───── 出典文書
「ふるさとづくり'99」掲載
<集団の部>ふるさとづくり奨励賞 主催者賞

人が輝き、地球が光る村づくり
兵庫県安富町 末広区
 『都市近郊の山里で、地元住民と都市住民の快適環境を、皆で創る』とは、私たちが掲げている地域活性化の基本方向です。そのために地域づくりの設計図を描き、最初に「人材」「情報」「資金」「活動」を考えました。
(1)人材→地域ぐるみで取り組むために、各団体や各世代を縦断した「新しいふるさとづくり実行委員会」を組織し、地域の連帯感を高め共に汗を流しています。
(2)情報→事業を推進するためには、正確な情報提供が必要です。そのために『末広区ミニ通信』を毎月発行しています。現在、145号を数えています。
──────────
───── 抽出資料
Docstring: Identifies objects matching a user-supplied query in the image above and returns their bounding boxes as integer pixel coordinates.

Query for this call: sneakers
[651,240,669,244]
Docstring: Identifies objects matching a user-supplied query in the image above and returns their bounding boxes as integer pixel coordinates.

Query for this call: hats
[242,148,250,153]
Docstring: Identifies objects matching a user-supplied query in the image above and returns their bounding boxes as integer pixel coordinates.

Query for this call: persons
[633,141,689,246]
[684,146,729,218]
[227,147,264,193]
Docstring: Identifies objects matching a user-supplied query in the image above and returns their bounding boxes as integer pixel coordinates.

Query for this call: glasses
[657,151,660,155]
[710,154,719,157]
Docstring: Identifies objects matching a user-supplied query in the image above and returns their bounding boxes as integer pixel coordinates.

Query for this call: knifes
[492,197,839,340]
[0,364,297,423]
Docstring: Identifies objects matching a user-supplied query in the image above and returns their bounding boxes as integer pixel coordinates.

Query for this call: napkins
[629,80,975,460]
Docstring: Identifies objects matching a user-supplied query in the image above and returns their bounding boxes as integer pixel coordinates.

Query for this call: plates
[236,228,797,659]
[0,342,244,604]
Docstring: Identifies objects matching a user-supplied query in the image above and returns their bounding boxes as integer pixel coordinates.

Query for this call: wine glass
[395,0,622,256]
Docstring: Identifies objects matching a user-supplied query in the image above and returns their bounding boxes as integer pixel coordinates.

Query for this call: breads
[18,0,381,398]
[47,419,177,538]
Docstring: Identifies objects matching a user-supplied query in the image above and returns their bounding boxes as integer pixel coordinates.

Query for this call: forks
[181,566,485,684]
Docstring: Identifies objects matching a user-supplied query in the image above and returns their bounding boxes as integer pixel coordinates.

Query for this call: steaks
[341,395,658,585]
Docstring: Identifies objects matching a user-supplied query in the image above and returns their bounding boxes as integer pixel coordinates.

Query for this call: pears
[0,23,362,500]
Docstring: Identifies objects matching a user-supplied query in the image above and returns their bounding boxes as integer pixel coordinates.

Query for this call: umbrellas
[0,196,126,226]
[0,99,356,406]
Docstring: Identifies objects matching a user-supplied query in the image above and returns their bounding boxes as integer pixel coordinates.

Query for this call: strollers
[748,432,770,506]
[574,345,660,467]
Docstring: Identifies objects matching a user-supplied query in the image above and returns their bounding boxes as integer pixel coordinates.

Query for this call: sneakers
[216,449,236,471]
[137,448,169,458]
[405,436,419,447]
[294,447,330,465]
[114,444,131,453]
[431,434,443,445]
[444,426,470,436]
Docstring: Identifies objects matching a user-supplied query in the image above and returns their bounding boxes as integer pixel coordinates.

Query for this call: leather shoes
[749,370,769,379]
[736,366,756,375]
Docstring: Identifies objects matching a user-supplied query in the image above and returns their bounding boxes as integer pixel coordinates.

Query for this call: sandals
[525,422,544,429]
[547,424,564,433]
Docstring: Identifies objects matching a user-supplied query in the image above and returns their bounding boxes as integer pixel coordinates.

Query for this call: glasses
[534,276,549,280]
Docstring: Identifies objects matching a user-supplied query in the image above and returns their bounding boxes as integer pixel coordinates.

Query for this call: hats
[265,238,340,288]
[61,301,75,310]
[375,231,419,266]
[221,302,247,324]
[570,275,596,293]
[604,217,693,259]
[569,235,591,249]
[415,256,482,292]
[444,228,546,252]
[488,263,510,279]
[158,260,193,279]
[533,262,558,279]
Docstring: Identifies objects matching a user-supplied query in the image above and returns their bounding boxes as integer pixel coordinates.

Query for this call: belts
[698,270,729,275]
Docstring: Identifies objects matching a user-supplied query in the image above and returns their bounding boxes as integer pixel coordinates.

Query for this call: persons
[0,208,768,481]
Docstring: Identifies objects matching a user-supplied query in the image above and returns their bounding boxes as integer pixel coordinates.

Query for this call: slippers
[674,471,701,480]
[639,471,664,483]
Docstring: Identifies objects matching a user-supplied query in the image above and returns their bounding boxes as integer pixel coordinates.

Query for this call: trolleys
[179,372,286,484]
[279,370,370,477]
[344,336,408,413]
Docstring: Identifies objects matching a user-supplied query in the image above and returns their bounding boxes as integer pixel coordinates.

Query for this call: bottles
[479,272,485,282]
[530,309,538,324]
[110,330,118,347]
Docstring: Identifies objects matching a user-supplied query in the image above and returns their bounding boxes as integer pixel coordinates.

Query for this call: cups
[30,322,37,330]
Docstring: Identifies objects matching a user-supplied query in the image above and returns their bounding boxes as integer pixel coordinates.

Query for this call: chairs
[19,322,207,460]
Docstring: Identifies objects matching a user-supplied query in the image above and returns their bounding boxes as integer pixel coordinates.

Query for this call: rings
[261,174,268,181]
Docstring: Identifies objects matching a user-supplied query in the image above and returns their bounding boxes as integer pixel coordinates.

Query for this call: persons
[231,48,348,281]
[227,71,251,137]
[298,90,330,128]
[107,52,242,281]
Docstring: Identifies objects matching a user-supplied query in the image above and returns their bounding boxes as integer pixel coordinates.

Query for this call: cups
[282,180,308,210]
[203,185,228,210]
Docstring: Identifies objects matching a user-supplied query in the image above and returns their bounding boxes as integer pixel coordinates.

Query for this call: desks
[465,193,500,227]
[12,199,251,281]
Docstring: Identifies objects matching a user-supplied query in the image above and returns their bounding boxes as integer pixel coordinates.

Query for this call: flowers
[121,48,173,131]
──────────
● **必須課題**
(a) 村づくりの文章のうち、「人が輝き、地球が光る村づくり」で始まり「を高め共に汗を流しています。」まで続く部分を書き写してもらえますか。
(b) 村づくりの文章を二文で要約するとどうなりますか。
(c) 村づくりの文章を、最後の文の後から書き進めてもらえますか。
一覧は使わなくても差し支えありません。

● **課題の解答**
(a)
人が輝き、地球が光る村づくり
兵庫県安富町 末広区
 『都市近郊の山里で、地元住民と都市住民の快適環境を、皆で創る』とは、私たちが掲げている地域活性化の基本方向です。そのために地域づくりの設計図を描き、最初に「人材」「情報」「資金」「活動」を考えました。
(1)人材→地域ぐるみで取り組むために、各団体や各世代を縦断した「新しいふるさとづくり実行委員会」を組織し、地域の連帯感を高め共に汗を流しています。

(b) 兵庫県安富町末広区では、都市近郊の山里で地元住民と都市住民の快適環境を皆で創ることを地域活性化の基本方向とし、まず「人材」「情報」「資金」「活動」を考えた。人材面では各団体・各世代を縦断した「新しいふるさとづくり実行委員会」を組織し、情報面では『末広区ミニ通信』を毎月発行して現在145号を数えている。

(c)
(3)資金→活動には資金が必要です。しかし集落の財政は豊かではありません。そこで「末広ふれあい基金」を創設し、善意の預託をお願いすることにしました。今では、無償の善意が活動を協力に支えています。
(4)活動→新しいふるさとづくり実行委員会の活動も、はじめは文化・スポーツなど、いわゆる「ふれあい型」活動が中心でした。しかし、村づくりの構想を描き振興計画を策定し、やすらぎの空間と心の豊かさを求めるようになり、都市住民との交流や自然への回帰への取り組みへと変容しつつあります。
 私たちの集落における過去・現在の主な取り組みをご紹介いたします。


「郷土誌すえひろ」の編集

 村の歴史を知り、多くの村人たちの汗と涙の足跡と村づくりを理解するために、『郷土誌すえひろ』は編集されました。集落の全住民の顔写真と名前が一度は登場するよう心がけ、航空写真を含め写真は413枚。全18章208ページ。装丁にも苦労しました。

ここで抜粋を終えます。